## START TEXT SHOWN

Tuesday, June 12, 2018

Mechanics for Resource Management - part 1, The Easy Way

Recently I've found myself thinking (and commenting on G+) about resource management in D&D. The series of posts I'm starting here is mostly an attempt to gather my thoughts in one place so that I can consider my options and think about my own preferences.
  
In the earliest versions of D&D, it seems that players were expected to keep scrupulous accounting records of their adventuring gear and the weight of their treasure. Gear was recorded in pounds (or even in coin-weight-equivalents) and there were multiple levels of encumbrance with associated movement rates.
  
As I understand it, the goal of this approach is to make resource management central to the playing of the game. Your gear determines how many 10' dungeon grid-squares you move per exploration turn. Torches provide illumination out to a set distance, beyond which the dungeon is invisible in the darkness. Torches burn out and get used up; if you don't bring enough with you, you could run out entirely and be stuck in the dark. Every turn or every other turn, you check for wandering monsters. When you do find some treasure, you're limited in how much you can carry, and you have to decide how encumbered you're willing to become. The more treasure you take, the slower you'll move, the more torches you'll use up, and the more wandering monsters you'll check for and encounter. (And wandering monsters, of course, use up things like ammunition, spells, and the ultimate character resource, hit points.)
  
As I said, I think that's the goal. I think the message is intended be that resources matter, you have to make hard choices to manage them, and if you make the wrong choices, you won't get out alive. In practice, rules that require such strict record-keeping and so much memorizing and monitoring of multiple metrics simultaneously, in terms of pounds and coins of encumbrance, in terms of squares of movement, in terms of watching the time on your torches, in terms of remembering to keep checking for monsters ... in practice, a system like this sends a different message, to me at least.
  
  
If resource management is going to matter, then the rules for resources have to be simple enough to remember, monitor, and apply at the table.
  
In defense of the original rules, I think they were playing with miniatures on table-size grip-maps, and I think most of them were wargamers who were used to doing a lot of mental accounting during their games. Move off the miniature map and away from a direct physical representations of the pieces on the board taking their turns ... move away from that, I think it becomes practically unmanageable.
  
Later editions of D&D and Pathfinder seem to feel obliged to maintain rules for equipment weights in pounds, degrees of encumbrance and rates of movement. But they're like legacy components that are no longer supported by the rest of the system. There rules are there, but they don't matter. You get all the work, but it serves no purpose. In that sense, it becomes completely optional, because nothing in the game depends on tracking those things. There are no consequences if you don't track them, and no consequences if you do track them either.
  
If there are no wandering monster checks, then why does it matter how quickly you're moving? If it doesn't matter how quickly you're moving, then why does it matter how much weight you're carrying? And if it doesn't matter how much weight you're carrying, then why bother tracking the individual weights of every item in your inventory? (And in general, the high-fantasy settings these editions imagine, the linear-path games they support, and the medieval-superhero characters they generate all seem antithetical to imaginary scarcity and privation.)

## END TEXT SHOWN

# EXERCISE INSTRUCTIONS:
According to the post on resource management in D&D, which resources do wandering monsters use up? None of the items after this point relate to the post.

## START LISTED RECORDS

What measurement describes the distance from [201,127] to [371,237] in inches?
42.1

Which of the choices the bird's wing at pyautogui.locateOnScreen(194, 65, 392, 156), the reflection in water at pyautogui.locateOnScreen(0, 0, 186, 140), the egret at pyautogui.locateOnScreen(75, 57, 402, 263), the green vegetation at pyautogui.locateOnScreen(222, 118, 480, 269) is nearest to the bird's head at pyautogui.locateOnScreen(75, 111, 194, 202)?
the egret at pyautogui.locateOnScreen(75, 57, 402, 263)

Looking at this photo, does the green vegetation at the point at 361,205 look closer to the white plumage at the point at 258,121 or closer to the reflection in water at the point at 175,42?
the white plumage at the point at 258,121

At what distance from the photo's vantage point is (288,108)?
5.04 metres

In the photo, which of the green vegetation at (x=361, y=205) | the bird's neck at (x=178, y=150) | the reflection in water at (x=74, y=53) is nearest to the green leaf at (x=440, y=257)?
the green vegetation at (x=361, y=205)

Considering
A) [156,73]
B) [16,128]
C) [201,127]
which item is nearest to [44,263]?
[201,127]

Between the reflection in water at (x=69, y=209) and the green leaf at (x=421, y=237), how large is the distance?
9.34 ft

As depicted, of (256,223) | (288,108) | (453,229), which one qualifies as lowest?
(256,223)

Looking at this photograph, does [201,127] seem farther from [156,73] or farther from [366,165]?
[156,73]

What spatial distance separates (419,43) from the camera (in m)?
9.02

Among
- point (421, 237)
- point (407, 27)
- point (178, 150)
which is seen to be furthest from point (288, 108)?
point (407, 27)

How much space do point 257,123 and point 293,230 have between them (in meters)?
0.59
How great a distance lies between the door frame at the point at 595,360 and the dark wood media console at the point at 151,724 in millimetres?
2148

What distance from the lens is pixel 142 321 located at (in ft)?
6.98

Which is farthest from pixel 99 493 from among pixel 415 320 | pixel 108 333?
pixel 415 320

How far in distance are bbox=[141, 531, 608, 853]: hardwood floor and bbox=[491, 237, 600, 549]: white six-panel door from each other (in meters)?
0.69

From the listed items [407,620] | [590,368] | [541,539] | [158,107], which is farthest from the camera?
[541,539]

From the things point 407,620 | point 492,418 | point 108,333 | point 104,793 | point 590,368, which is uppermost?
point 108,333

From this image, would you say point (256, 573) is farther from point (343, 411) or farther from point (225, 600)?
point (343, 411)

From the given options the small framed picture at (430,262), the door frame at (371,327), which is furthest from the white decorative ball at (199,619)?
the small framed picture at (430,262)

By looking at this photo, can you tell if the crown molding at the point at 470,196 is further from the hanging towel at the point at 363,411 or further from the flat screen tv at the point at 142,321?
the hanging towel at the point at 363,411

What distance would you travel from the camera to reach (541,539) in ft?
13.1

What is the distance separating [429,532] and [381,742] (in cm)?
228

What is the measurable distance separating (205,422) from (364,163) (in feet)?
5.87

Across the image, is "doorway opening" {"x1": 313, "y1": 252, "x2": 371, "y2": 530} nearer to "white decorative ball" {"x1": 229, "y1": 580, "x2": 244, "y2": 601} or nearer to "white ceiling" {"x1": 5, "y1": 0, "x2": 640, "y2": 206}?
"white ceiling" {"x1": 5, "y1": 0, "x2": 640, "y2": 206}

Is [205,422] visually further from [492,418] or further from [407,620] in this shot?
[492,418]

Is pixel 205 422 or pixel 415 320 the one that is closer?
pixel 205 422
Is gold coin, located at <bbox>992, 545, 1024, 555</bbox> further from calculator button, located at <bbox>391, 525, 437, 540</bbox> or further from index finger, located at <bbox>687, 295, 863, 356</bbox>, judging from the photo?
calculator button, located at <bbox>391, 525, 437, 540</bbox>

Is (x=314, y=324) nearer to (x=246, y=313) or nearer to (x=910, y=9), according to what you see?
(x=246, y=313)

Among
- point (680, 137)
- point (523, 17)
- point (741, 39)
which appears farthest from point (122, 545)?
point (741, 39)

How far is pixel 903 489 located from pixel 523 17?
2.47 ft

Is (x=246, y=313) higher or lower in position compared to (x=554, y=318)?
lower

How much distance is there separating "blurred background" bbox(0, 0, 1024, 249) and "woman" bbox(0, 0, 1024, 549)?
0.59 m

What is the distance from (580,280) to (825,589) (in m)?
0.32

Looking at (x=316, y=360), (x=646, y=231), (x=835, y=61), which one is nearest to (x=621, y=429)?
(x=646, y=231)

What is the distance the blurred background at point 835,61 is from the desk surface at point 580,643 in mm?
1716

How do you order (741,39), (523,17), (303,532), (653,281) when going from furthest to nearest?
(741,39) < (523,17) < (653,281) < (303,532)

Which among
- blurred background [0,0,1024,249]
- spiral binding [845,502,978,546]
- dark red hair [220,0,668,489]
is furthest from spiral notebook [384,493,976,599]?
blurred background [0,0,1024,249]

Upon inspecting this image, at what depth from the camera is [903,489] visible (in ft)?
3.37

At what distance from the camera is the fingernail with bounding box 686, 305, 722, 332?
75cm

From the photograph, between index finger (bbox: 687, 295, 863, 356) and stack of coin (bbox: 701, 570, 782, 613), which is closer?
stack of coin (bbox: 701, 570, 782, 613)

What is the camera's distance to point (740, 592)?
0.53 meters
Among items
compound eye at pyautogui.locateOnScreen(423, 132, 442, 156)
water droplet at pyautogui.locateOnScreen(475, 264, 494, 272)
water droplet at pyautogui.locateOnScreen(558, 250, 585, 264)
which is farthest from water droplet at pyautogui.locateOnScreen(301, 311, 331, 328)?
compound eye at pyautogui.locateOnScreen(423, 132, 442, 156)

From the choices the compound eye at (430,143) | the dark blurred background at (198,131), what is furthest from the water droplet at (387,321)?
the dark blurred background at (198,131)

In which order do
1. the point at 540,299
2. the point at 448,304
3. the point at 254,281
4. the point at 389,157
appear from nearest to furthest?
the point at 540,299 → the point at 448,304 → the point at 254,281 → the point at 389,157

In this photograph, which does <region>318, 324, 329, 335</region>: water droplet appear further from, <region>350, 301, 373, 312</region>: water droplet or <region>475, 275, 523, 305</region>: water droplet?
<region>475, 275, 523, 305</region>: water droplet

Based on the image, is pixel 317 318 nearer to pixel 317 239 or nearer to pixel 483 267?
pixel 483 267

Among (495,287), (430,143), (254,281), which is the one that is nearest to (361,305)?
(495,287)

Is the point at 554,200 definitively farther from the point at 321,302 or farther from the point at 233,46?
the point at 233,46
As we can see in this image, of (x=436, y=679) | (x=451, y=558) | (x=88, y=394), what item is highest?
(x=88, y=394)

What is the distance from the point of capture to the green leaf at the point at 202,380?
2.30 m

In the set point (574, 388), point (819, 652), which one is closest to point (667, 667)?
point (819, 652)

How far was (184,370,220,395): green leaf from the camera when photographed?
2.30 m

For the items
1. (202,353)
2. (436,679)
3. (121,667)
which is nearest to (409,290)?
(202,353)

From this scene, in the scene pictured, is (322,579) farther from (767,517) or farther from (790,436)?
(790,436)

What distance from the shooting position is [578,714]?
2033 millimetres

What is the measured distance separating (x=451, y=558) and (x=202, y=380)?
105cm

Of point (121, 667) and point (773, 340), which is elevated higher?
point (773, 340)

## END LISTED RECORDS

# THE OUTPUT:
Ammunition, spells, and hit points.